Banyak alasan kenapa seseorang menulis puisi. Definisi dan anggapan tentang puisi itu sendiri tidak kunjung tuntas hingga hari ini. Ukuran dan kriteria tentang sesuatu yang puitis tidak akan pernah ada habisnya diperdebatkan bahkan dicari-cari.

Namun bagi saya, dunia ini adalah puitis sepenuhnya. Dunia ini mengandung makna tanpa kecuali. Hidup itu adalah perumpamaan. Alam adalah kiasan. Kompleksitas kenyataan yang berlapis-lapis dan saling berjalin berkelindan ini, adalah tamsil dari sebuah estetika hakikat yang sungguh puitis. Maka keindahan adalah dasar dan asas dari segala keberadaan. Apa yang ada ini mengandung estetikanya sendiri. Formula keindahannya sendiri.

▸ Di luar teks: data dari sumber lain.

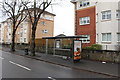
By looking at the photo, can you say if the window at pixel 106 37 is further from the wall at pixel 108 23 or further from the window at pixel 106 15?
the window at pixel 106 15

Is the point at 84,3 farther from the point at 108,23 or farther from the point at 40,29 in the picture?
the point at 40,29

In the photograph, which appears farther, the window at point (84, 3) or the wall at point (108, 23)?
the window at point (84, 3)

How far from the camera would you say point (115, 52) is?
577 inches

Estetika puisi itu tidak harus berupa sajak, pantun, gurindam, syair, matsnawi, rubaiyat, seloka, kakawin atau pupuh. Sebuah situasi yang romantis, alam yang tenang, adegan hidup yang mengharukan, kesunyian yang dalam, rasa sepi yang mencekam, bahkan hujan dan senja tentram juga sangat potensial bernilai puitis. Dan cenderung melahirkan puisi. Puisi formal seperti yang kita kenal sekarang bersumber dari sesuatu yang puitis. Estetika gejala yang menyentuh rasa. Puisi selalu berawal dari sebuah rasa tentang keindahan. Orang tersentuh dan terpantik rasa keindahannya lalu menulis puisi.

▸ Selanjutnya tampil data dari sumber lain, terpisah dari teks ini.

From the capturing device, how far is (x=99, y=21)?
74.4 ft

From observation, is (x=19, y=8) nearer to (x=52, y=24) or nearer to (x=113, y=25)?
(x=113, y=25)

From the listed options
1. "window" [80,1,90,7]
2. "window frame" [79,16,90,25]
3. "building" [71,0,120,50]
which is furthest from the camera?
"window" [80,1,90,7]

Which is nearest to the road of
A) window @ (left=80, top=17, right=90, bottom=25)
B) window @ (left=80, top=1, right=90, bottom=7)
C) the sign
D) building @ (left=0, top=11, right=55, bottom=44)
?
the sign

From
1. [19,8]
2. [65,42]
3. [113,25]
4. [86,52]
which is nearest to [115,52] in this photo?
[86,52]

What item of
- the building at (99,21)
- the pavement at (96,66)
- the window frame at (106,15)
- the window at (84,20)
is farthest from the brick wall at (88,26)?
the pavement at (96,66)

Anda tentu pernah mengalami rasa keharuan yang dalam, tercekam misteri malam, dirasuki suasana senja yang asing, terpapar rasa sunyi berkepanjangan, terbenam dalam renungan tentang kematian, ditindih rasa sedih berlapis-lapis, atau terpesona oleh penampakan hasrat cinta yang menggelora. Semua rasa itu intens, padat, tapi juga seketika. Ada saatnya kita disergap kilasan kesadaran tertentu yang amat sulit dibendung. Orang yang sadar keadaan, akan segera mengambil pena dan menuliskannya. Biasanya dalam bentuk puisi. Mengapa?

Karena kita tidak banyak waktu untuk memaparkannya secara panjang lebar. Sering mood-nya hanya berlangsung dalam hitungan menit, bahkan detik. Maka pengalaman batin tersebut harus segera dirangkum dalam bahasa yang singkat dan padat. Bahasa simbol yang elegan, elastis, juga terbuka. Jenis formula yang paling mungkin adalah bahasa yang puitis. Bahasa yang kira-kira setara dengan kualitas pengalaman batin yang kita rasa.

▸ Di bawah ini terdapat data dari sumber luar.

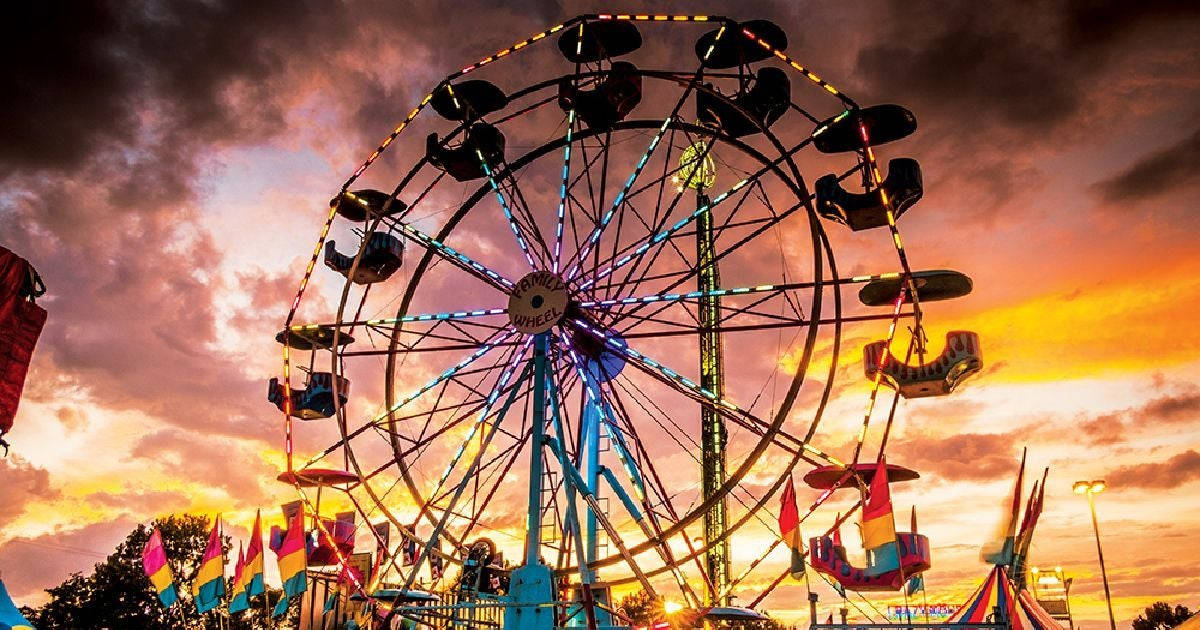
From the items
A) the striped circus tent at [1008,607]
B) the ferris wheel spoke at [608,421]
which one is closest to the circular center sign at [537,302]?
the ferris wheel spoke at [608,421]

Penulis puisi tersebut ada yang disebut penyair ada yang tidak. Ada yang profesional ada yang instan dan aksidental. Ada yang serius ada pula yang hanya menurutkan dorongan hasrat. Maka menulis puisi, kebanyakannya memang demi meluluskan kata hati. Menyalurkan hasrat perasaan. Juga untuk melegakan hati. Maka berpuisi sah dan boleh berlaku bagi siapa saja.

Adapun puisi yang ditulis para maestro, tentu punya keunikan dan nilai yang tersendiri. Kahlil Gibran bisa merangkum semesta hanya dalam sebuah aforisma: Mereka berkata bahwa manusia hanyalah sebutir pasir kecil di tepi pantai dunia. Aku berkata; dunia hanyalah sebutir kerikil di tepi pantai hatiku. Atau Sutardji yang menyimpulkan seluruh ragam sikap orang dalam satu kata yang terdiri dari tiga huruf dalam puisi berjudul KALIAN. Isinya hanya Pun. Menulis puisi itu satu hal. Menikmati puisi itu satu hal yang lain lagi.

Menulis puisi adalah sebuah upaya untuk merubah momen menjadi monumen. Upaya untuk melestarikan saat-saat intens. Ikhliar untuk memberi penanda, kata kunci yang bisa mengantarkan kita kembali pada momaen-momen paling berkesan dan dalam. Ada yang berhasil. Banyak juga yang gagal. Tapi itu tidak jadi soal. Karena tidak semua orang yang pernah menulis puisi mesti harus jadi penyair. Banyak puisi yang dirancang untuk dibaca orang lain. Tidak sedikit pula yang dikarang hanya untuk kepuasaan batin sendiri. Keduanya sah dilakukan.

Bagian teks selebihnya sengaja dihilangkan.